Seshagiri Rao, joint managing director of JSW Steel, while not imputing motives, claimed that deals between related parties were being included in Platt’s price assessments. This, he said, leads to “price distortion,” as steel makers fix long-term contracts with metallurgical coal suppliers based on the Platts price index for the commodity.

“Platts is reported to have a governance framework, in line with Principles for Price Reporting Agencies as published by IOSCO (International Organization of Securities Commissions),” Rao said.

“However, it is a matter of concern as it is learnt that the deals between certain coal suppliers and their sister trading companies or trader-to-trader bids and offers with no actual deal are also registered for assessment/evaluation of reported index price. This is expected to create distortion or misrepresentation in index price.”

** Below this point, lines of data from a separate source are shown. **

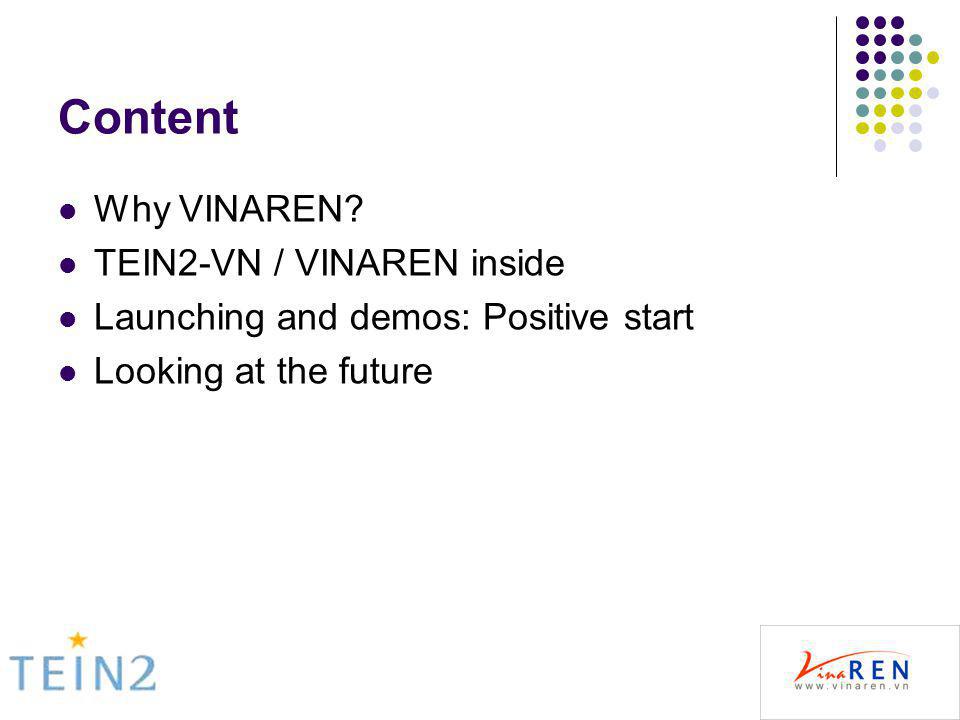 Content

- Why VINAREN?
- TEIN2-VN / VINAREN inside
- Launching and demos: Positive start
- Looking at the future

TEIN2

VinaREN
www.vinaren.vn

IOSCO, the international body of the world’s securities regulators, is the global standard setter for the securities sector.

Rao commented against the backdrop of Australia FoB coking coal prices falling 63% from a record $670.5 a tonne in March to $250 per tonne as of 5 December. This assumes importance for steelmakers, as met coal accounts for 35-40% of their production cost and because India is the world’s largest importer of coking coal at over 70 million tonnes per year.

At the nub of the issue is the pricing of most of the 300 million tonnes traded each year, aggregating $75 billion at the current market price of $250 a tonne. The pricing of this substantial quantity is linked to the average monthly index pricing reported by Platts. That is, the price for December will be the average monthly price assessed in November and so on.

Around 90% of the 300 million tonnes is sold to steel companies through index-linked contracts by miners such as BHP Billiton, Glencore, and Anglo American, while only 10% is sold through spot contracts.

However, it’s the spot transactions wherein Rao cited the occurrence of related-party deals forming the basis for long-term pricing contracts.

“Platts’ index prices are computed daily from physical deals if reported, the globalCOAL spot platform trades including bid and offers which may not result in any deal (tradable deals), and the market heards (chatter) collected throughout the day,” said Rao.

“Indian steel makers thus don’t have any effective mechanism for hedging their input price risk hurting margins as there is no correlation between Platts index price for met coal and steel prices,” he added.

The futures trading (paper trades) on Singapore Exchange (SGX) is a very small percentage of physical trade (10 to 15 million tonnes of paper trade vs physical trade of around 300 million tonnes).

However, a spokesperson for Platts denied that its assessments included related-party transactions.

“Platts price assessments do not reflect transactions between entities that are related to each other. We are not aware of transactions between related entities being included in our price assessments for coking coal, and if the companies you are talking to have specific examples or possible instances in mind, we would investigate further.”

“Platts prioritizes competitive bids and offers that stand at the close of its assessment process above previously reported transactions. Platts considers that a confirmed, verified trade may represent value for the entities involved in the transaction, whereas an unfilled, but confirmed and verified, bid or offer open to the market at large represents value for the whole market.”

On the matter of 10% of spot market volumes being the basis for pricing 90% of tradeable volumes, the spokesperson added, “Most physical commodity markets typically fall into a pattern of trade where 80-95% of all physical trading is done under long-term contracts, and only 5-20% of trading is done through the spot market (and similar markets, like tenders). It is very common for long-term contracts to reference the value established in the spot market. A spot market that accounted for approximately 10% of all volumes, with the rest contracted under term arrangements, would be fairly normal for any commodity market.”

Another steel industry executive said that it would be prudent for steelmakers looking to cut costs amid falling steel prices – down from 70,000 per tonne prior to the Ukraine war to 55,000 currently – to consider alternative suppliers of met coal from America, Colombia and Indonesia, rather than depending on Australia. He expects met coal prices to decline further to $220 in line with a correction in crude prices.

Met coal prices rose to record highs partly as a gas shortage in the wake of the Ukraine war caused its demand to rise for mixing with steam coal in Europe.